Con los grandes dramas de la humanidad, guerras, hambrunas, seísmos, ocurre que nos afectan en tanto en cuanto se nos trasladan en imágenes y se nos reiteran en los medios. Ocurre, también, que para que esos dramas acaben preocupando y ocupando a la sociedad necesitan adquirir el carácter de primera noticia con el riesgo de recargarse de un morbo añadido y de sensacionalismo.

El drama de los millones de migrantes que desde hace décadas cada día huyen de guerras, miserias o dictaduras ocupa el interés de las gentes por oleadas, por impulsos informativos como si se les despertase del plácido sopor del bienestar cotidiano. Esta vez ha sido el Aquarius, anteayer el cadáver del niño Aylán, ayer las cuchillas de la valla de Melilla. Todo ello con el fondo del llanto de los miles de niños separados de sus padres inmigrantes por un nuevo desatino de Donald Trump. Pasada la primera impresión, ausente ya ese impulso inicial de conmiseración, dejamos de pensar en qué pasará mañana con los que llegan a la orilla andaluza o canaria, con los que se ahogan en la fosa común del Mediterráneo porque nadie, ninguna embarcación amiga o solidaria, se cruzó en su ruta incierta y desesperada.

Solo una mirada a los rostros de los 46 subsaharianos a los que un autobús procedente de Armería descargó en la estación de Donostia, podía darnos a entender el estupor, el desamparo y la incertidumbre de una gente que imaginaba haber colmado ya el límite de sus desgracias después de salvar la temeraria travesía de la patera, después de abonar casi con sangre el peaje a los que trafican con su huida de la miseria, después de ver su sueño convertido en pesadilla.
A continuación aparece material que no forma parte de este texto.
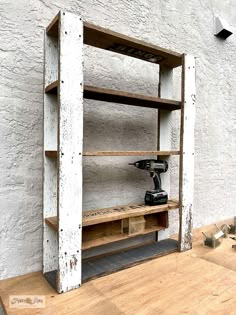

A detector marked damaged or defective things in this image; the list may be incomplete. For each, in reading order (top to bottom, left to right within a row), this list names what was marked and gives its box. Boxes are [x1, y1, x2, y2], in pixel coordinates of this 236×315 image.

peeling white paint on wood [57, 11, 83, 294]
peeling white paint on wood [179, 54, 195, 252]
Solo entonces, cuando lo vemos, cuando lo olemos, cuando el drama está tan cerca de nuestros ojos, llegamos a conmovernos y hasta se nos despierta el instinto de ayudar, de hacer algo, de demandar que vengan y que vengan más. Pasado el primer shock, desaparecidas de las portadas las imágenes del desembarco, internados se supone que de forma temporal en recintos semicarcelarios, mientras se aclara cuál de las instituciones debe ocuparse de su atención, preferimos no pensar en que las migraciones de la miseria a la opulencia son uno de los más graves problemas de este tiempo.

Pocas veces nos paramos a pensar que el senegalés, o maliense, o sudanés, que nos aborda medio disfrazado de aborigen y nos ofrece sus abalorios con una sonrisa mientras cenamos, o tomamos una caña en una terraza, puede ser el mismo que cruzó el Estrecho en la patera, o el que se rajó la pierna con la concertina, o el que perdió a toda su familia en una guerra que no era la suya. El vendedor de baratijas, o el mantero, o el temporero sin papeles, son solo una muestra del sector posiblemente más humilde del migrante desesperado. Hay otros muchos, cada vez más, que por distantes y menos aparatosos no los teníamos tan en cuenta pero comienzan ya a resultar un grave problema para la Europa de la abundancia, dispuesta a cerrar los ojos para que no vean y quitárselos de encima. Pagando, por supuesto, pagando, pero cerrándoles el paso.

Cierto que en Euskal Herria los niveles de inmigración son todavía reducidos y soportables, pero comienzan a comprobarse entre nosotros señales incipientes de xenofobia. Desde el recelo sobre su acceso a las ayudas sociales, la prevención sobre su presunta conducta delincuencial, el prejuicio sobre su no integración, hasta el temor a las consecuencias de su eventual radicalidad, es frecuente que en el debate coloquial sobre el fenómeno que suponen los millones de migrantes y refugiados se encuentre uno con el xenófobo incipiente que te dice: “Si tanto te gustan, llévatelos a tu casa”.

A racistas y a olvidadizos, aunque nuestros ojos no vean, habrá que recordarles que los migrante son personas, no números. Cada pasajero del cayuco, cada superviviente de la patera, cada interno en el centro de acogida, tiene un nombre, una familia entre la que nació, creció y penó. Cada uno de los miles de inmigrantes que sumaron la cifra que hoy suman, quienes se lo jugaron todo por salir del hambre y la desesperación, cada uno de ellos, tiene su memoria, recuerda sus cuentos infantiles, canta sus canciones, añora a sus amigos, sueña con sus cosas y llora sus ausencias. Cuando les vemos, extenuados, arropados con la manta de la beneficencia y confortados con la taza de leche reglamentaria, no son parte del cupo negociable con sus países de origen. Son personas de apariencia variopinta, con otro color de piel, de quienes tenemos conocimiento solo por que huyen de la miseria. Pero no son números.